The shooting also fit a pattern that law enforcement and community leaders often describe as especially painful: violence breaking into places that are supposed to offer safety, ritual and support. A church funeral is one of the clearest examples of that kind of gathering. People arrive to mourn, comfort relatives and mark a life, not to think about escape routes or police lines. That context was central to the public reaction Saturday. Posley said what happened was not only an assault on two men but also an insult to the purpose of the day and to the family already carrying grief. The police statement carried a similar tone, stressing the solemn nature of the service that was underway when shots were fired. Even with that emotion, officials stayed measured in what they said publicly and avoided naming motives or suspects before evidence could support those claims.

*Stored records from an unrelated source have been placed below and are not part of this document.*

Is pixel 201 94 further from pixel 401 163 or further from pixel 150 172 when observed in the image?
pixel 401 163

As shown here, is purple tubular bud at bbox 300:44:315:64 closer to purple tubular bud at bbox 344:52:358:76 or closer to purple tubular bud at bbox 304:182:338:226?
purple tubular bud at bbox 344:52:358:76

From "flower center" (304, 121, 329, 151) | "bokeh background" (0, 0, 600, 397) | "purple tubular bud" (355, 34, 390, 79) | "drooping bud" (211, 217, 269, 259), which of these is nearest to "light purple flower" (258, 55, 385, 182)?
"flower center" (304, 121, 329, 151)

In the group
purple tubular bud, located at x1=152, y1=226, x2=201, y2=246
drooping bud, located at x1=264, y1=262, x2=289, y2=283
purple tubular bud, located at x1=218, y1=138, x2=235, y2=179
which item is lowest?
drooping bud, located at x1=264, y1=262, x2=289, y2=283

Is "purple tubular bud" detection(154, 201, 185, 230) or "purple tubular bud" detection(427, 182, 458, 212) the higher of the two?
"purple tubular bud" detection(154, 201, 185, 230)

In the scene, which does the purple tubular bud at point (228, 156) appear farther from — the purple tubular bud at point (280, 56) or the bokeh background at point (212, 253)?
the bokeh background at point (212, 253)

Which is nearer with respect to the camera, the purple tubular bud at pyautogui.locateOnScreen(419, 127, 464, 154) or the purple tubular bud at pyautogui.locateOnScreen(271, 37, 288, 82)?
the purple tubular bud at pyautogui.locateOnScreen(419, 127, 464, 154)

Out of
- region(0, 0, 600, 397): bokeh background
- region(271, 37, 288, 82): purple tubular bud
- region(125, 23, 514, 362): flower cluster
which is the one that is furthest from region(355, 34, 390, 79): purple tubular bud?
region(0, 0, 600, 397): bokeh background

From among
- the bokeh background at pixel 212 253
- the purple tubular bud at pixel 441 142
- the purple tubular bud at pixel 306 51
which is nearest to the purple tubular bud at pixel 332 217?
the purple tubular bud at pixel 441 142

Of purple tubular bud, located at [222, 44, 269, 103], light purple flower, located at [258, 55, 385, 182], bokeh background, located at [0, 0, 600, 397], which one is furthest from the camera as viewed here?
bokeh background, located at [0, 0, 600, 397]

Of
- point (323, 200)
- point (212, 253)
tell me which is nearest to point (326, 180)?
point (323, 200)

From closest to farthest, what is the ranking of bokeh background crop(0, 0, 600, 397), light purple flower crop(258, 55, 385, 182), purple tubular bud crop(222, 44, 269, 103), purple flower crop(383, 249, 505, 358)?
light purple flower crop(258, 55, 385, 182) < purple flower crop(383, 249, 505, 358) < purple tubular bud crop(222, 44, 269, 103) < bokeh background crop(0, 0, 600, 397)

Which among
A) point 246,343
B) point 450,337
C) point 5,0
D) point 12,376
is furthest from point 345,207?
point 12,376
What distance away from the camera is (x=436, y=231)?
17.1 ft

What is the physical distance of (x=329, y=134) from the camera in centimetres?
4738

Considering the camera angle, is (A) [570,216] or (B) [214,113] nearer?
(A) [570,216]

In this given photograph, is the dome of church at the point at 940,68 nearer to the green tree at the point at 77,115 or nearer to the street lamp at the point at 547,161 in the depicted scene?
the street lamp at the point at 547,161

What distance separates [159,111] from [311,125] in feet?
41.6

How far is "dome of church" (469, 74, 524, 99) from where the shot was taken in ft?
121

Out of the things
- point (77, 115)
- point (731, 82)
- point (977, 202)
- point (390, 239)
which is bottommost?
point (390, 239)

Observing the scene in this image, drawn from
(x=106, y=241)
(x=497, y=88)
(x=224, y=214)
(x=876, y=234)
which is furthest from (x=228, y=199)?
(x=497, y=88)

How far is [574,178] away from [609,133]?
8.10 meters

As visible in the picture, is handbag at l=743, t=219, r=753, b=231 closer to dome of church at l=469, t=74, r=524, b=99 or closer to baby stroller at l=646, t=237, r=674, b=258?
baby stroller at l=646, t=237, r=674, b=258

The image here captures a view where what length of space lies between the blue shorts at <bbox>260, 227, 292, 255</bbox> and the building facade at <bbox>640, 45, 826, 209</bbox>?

As the investigation continued, the practical steps ahead were clear even if the answers were not. Detectives still needed to identify the person who opened fire, track the path of events that led to the disturbance and determine whether the shooting was targeted or grew out of a broader argument. The coroner’s office was expected to release the dead victim’s name after family notification. Police also were expected to provide further updates if the surviving victim’s condition changed or if witnesses and forensic evidence produced a suspect. By Saturday night, no charges had been filed and no court records tied to the case had been announced. The Indianapolis Metropolitan Police Department said its homicide office was handling the investigation, meaning the next major public steps would likely be an identification, an arrest announcement or a revised account of what happened outside the church doors.

The scene left behind two kinds of loss: the original grief that brought people to the church and the new violence that shattered that gathering. For families at the service, the day now carried both. It began with a funeral and ended with one man dead, another in critical condition and a congregation trying to absorb what had happened in front of a sacred place. The pastor’s remarks, brief as they were, suggested the church wanted to keep the focus on the family at the center of the funeral while police worked the case around them. That balance between mourning and investigation defined the day. The public knew the broad outline by Saturday night, but the deeper facts — who fired, why the dispute started and how the victims were connected to the moment — remained unsettled.

As of Saturday night, police had announced no arrest, had not identified the dead man publicly and had not said what sparked the disturbance outside the church. The next confirmed developments are expected to be the coroner’s identification, any update on the surviving victim and any announcement from detectives about a suspect or charges.

Author note: Last updated March 21, 2026.